_What you will do_
Return only the lines running from the first line of the listing through the one with "Researchers compared two", unchanged.
__________
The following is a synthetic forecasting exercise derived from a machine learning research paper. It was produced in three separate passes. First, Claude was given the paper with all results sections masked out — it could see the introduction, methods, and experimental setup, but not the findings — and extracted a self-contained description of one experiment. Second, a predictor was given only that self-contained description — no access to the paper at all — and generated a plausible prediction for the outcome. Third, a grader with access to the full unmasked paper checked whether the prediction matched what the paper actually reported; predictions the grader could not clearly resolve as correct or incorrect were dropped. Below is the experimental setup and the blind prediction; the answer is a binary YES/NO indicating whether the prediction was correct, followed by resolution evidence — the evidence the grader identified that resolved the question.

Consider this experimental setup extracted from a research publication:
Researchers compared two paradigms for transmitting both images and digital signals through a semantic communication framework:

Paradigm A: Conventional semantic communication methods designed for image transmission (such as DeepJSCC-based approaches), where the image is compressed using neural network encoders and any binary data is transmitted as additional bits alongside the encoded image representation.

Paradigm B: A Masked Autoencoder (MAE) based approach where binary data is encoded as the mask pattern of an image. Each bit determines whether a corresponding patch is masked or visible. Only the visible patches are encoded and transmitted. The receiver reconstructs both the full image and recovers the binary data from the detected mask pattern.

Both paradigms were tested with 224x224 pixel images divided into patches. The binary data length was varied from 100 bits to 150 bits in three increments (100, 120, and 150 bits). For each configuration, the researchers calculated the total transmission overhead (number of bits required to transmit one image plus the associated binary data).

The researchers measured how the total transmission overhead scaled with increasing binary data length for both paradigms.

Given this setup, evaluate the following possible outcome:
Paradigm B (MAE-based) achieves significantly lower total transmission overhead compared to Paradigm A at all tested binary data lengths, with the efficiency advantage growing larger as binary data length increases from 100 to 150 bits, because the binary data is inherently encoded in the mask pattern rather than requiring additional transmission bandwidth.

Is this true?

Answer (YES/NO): NO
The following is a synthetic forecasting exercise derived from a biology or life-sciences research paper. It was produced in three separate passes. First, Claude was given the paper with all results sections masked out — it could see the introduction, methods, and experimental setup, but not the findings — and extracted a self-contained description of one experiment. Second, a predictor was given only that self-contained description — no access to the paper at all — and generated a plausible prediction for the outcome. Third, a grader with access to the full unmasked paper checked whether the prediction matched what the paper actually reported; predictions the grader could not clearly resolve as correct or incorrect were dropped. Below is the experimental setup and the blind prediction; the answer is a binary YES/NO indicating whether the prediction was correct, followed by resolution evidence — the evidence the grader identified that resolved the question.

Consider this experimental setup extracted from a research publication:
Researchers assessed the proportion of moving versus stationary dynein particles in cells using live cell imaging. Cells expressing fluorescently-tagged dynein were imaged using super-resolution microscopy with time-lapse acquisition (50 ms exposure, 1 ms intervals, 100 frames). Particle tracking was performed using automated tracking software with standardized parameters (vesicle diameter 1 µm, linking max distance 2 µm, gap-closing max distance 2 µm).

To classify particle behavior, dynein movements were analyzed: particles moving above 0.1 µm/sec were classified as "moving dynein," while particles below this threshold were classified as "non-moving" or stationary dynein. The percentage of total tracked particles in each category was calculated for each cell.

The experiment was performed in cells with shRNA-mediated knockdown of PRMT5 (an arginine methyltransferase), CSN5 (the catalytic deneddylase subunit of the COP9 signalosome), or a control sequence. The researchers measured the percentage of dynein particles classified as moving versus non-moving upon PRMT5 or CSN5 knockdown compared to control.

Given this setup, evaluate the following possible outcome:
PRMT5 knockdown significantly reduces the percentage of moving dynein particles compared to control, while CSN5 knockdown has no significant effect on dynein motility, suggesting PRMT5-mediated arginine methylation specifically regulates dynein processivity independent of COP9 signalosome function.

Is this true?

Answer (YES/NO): NO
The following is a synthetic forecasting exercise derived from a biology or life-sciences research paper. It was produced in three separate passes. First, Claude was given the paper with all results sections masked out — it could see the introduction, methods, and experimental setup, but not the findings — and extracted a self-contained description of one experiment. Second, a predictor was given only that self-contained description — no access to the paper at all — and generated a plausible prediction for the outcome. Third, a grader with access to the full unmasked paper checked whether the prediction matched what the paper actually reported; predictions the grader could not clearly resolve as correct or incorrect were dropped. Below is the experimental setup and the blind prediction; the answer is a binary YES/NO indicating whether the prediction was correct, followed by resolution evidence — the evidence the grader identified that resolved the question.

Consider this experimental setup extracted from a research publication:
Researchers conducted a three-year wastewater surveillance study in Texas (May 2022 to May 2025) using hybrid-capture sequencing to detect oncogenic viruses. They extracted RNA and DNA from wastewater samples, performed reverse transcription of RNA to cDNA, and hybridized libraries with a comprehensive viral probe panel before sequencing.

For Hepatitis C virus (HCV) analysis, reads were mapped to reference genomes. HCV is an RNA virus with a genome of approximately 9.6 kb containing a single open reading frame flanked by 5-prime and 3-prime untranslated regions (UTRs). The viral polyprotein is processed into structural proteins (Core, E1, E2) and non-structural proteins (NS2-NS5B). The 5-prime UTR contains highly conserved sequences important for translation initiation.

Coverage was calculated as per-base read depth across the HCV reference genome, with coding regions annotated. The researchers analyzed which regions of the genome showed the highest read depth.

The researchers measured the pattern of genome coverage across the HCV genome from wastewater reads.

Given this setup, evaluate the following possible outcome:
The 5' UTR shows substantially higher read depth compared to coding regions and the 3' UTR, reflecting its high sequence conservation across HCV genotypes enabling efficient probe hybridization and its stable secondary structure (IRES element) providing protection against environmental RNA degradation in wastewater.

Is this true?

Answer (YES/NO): NO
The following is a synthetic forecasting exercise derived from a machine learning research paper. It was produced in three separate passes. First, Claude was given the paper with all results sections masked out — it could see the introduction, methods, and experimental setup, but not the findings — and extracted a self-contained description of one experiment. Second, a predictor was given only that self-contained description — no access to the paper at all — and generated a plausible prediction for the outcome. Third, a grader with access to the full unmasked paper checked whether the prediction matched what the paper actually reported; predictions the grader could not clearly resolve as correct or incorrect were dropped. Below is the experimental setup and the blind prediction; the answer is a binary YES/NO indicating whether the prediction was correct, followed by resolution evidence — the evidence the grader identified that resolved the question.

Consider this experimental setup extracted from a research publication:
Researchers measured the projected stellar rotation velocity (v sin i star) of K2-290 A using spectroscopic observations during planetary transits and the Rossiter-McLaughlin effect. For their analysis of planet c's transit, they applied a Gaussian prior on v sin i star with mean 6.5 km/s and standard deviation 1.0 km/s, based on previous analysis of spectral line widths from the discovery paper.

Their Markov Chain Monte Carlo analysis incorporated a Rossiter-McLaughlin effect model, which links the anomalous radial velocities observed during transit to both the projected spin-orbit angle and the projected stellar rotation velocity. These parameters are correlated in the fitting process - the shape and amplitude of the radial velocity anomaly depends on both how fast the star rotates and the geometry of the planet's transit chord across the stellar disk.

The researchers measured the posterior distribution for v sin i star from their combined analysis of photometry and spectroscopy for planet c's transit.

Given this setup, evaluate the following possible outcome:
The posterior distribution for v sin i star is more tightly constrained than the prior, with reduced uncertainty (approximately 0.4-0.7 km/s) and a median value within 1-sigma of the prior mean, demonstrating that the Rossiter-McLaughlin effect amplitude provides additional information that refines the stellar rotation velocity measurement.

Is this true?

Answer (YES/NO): YES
__________
_Answer to this exercise_
The following is a synthetic forecasting exercise derived from a machine learning research paper. It was produced in three separate passes. First, Claude was given the paper with all results sections masked out — it could see the introduction, methods, and experimental setup, but not the findings — and extracted a self-contained description of one experiment. Second, a predictor was given only that self-contained description — no access to the paper at all — and generated a plausible prediction for the outcome. Third, a grader with access to the full unmasked paper checked whether the prediction matched what the paper actually reported; predictions the grader could not clearly resolve as correct or incorrect were dropped. Below is the experimental setup and the blind prediction; the answer is a binary YES/NO indicating whether the prediction was correct, followed by resolution evidence — the evidence the grader identified that resolved the question.

Consider this experimental setup extracted from a research publication:
Researchers compared two paradigms for transmitting both images and digital signals through a semantic communication framework:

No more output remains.